**PASSAGE PROVIDED**.
----

RCL’s third claim alleges that First Transit, the winning bidder, had an “organizational conflict of interest” that rendered the entire process void. Under federal law, an organizational conflict of interest exists when, “because of other activities or relationships with other persons, a person is unable or potentially unable to render impartial assistance or advice to the Government, or the person’s objectivity in performing the contract work is or might be otherwise impaired, or a person has an unfair competitive advantage.” 48 C.F.R. § 2.101 (2014). The FTA Guidance, which the City incorporated by reference in the RFP, states that an organizational conflict of interest can arise when a bidding contractor: (1) is unable to provide impartial or objective assistance to the agency; (2) has unequal access to nonpublic information; or (3) has been allowed to establish biased ground rules. See FTA Guidance, supra, at VI-5. The FTA Guidance required the City to identify and evaluate potential organizational conflicts of interest, and to take steps to avoid or mitigate them. FTA Guidance, supra, at VI-5-VT-6.

The basis for RCL’s claim that an inadequately mitigated organizational conflict of interest existed is a conversation in which a City employee told First Transit’s general manager that RCL’s operations manager, Randy Huston, was “someone who [the City] like[d] ... [,] someone who kn[ew] the operation.” RCL argues that the City gave First Transit an “unfair competitive advantage” by revealing proprietary information.

----

**PROBLEM DESCRIPTION**. Reproduce the passage on RCL's organizational conflict of interest claim word for word.

----

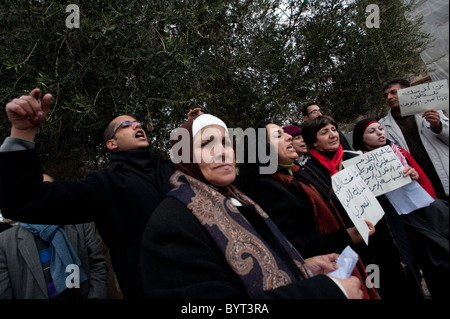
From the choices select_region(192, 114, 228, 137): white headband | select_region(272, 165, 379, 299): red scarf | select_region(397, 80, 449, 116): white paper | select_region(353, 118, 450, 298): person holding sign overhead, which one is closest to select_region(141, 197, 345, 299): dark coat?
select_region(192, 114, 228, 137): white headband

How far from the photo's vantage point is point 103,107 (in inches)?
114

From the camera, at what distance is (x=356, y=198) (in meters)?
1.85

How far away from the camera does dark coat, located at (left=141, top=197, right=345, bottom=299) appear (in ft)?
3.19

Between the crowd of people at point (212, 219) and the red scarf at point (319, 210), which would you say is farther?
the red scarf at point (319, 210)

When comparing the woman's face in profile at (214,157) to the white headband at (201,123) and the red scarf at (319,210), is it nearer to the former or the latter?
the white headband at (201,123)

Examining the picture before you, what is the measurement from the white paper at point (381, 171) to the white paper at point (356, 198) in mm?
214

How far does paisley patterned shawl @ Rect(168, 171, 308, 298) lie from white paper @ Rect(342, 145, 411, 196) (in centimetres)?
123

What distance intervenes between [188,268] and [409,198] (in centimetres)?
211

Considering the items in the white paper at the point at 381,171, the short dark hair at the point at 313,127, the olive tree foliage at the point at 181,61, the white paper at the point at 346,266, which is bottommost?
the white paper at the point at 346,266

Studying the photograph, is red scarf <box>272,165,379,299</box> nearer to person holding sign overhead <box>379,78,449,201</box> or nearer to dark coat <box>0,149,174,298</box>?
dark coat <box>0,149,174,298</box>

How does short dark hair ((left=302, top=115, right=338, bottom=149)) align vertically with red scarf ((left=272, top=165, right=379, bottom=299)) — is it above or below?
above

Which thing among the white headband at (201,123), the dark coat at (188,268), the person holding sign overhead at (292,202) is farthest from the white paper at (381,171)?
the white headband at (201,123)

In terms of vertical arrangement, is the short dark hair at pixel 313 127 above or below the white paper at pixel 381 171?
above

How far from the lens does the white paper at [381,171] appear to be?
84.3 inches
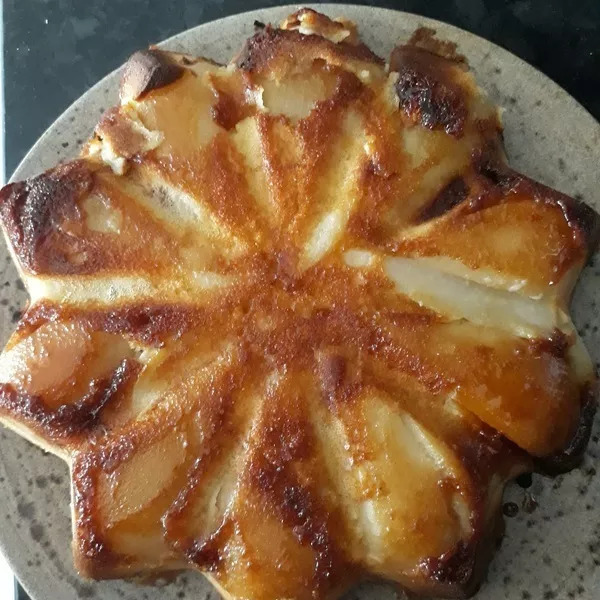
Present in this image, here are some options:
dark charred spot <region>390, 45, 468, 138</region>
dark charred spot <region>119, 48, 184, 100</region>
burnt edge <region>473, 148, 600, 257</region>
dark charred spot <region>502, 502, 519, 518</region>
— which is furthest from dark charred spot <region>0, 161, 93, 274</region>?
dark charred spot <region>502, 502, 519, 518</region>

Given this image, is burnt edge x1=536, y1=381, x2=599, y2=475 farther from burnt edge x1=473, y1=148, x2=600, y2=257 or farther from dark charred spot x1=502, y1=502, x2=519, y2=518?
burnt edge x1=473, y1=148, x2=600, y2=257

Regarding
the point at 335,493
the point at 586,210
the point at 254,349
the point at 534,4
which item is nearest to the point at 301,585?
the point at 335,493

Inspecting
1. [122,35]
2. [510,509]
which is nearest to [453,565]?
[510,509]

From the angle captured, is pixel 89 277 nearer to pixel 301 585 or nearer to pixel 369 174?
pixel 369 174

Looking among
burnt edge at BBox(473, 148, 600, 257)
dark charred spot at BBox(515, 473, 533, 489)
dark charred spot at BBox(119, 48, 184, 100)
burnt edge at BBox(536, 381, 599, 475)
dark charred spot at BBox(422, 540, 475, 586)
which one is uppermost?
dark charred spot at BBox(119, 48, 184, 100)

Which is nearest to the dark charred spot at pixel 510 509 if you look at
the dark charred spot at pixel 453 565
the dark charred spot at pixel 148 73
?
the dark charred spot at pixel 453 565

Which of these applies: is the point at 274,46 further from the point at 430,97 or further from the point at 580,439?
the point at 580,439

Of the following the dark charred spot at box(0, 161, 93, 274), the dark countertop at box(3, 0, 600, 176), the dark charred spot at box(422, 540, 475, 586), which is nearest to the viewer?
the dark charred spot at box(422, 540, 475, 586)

----

**REPLY**.
RCL’s third claim alleges that First Transit, the winning bidder, had an “organizational conflict of interest” that rendered the entire process void. Under federal law, an organizational conflict of interest exists when, “because of other activities or relationships with other persons, a person is unable or potentially unable to render impartial assistance or advice to the Government, or the person’s objectivity in performing the contract work is or might be otherwise impaired, or a person has an unfair competitive advantage.” 48 C.F.R. § 2.101 (2014). The FTA Guidance, which the City incorporated by reference in the RFP, states that an organizational conflict of interest can arise when a bidding contractor: (1) is unable to provide impartial or objective assistance to the agency; (2) has unequal access to nonpublic information; or (3) has been allowed to establish biased ground rules. See FTA Guidance, supra, at VI-5. The FTA Guidance required the City to identify and evaluate potential organizational conflicts of interest, and to take steps to avoid or mitigate them. FTA Guidance, supra, at VI-5-VT-6.

The basis for RCL’s claim that an inadequately mitigated organizational conflict of interest existed is a conversation in which a City employee told First Transit’s general manager that RCL’s operations manager, Randy Huston, was “someone who [the City] like[d] ... [,] someone who kn[ew] the operation.” RCL argues that the City gave First Transit an “unfair competitive advantage” by revealing proprietary information.